__PROBLEM TO SOLVE__
Copy out the whole listing below word for word, leaving out the pictures.

Excerpts from a spatial dataset:
-----

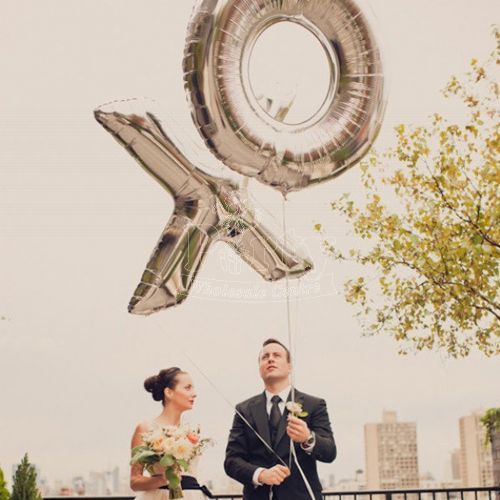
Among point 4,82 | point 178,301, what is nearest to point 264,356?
point 178,301

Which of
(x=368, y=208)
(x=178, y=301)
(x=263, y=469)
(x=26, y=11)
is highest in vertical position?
(x=26, y=11)

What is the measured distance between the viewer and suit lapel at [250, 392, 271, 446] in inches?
124

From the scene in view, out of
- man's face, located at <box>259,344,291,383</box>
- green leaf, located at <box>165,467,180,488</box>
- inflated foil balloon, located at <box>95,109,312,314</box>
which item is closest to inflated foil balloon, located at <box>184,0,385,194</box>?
inflated foil balloon, located at <box>95,109,312,314</box>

-----

__SOLUTION FOR THIS EXERCISE__
Among point 4,82 | point 178,301, what is nearest to point 264,356?
point 178,301

Which of
(x=368, y=208)
(x=178, y=301)
(x=263, y=469)
(x=26, y=11)
is highest in vertical position?
(x=26, y=11)

What is the measured distance between the viewer and suit lapel at [250, 392, 271, 446] in inches?
124

From the scene in view, out of
- man's face, located at <box>259,344,291,383</box>
- green leaf, located at <box>165,467,180,488</box>
- inflated foil balloon, located at <box>95,109,312,314</box>
which item is closest to inflated foil balloon, located at <box>184,0,385,194</box>?
inflated foil balloon, located at <box>95,109,312,314</box>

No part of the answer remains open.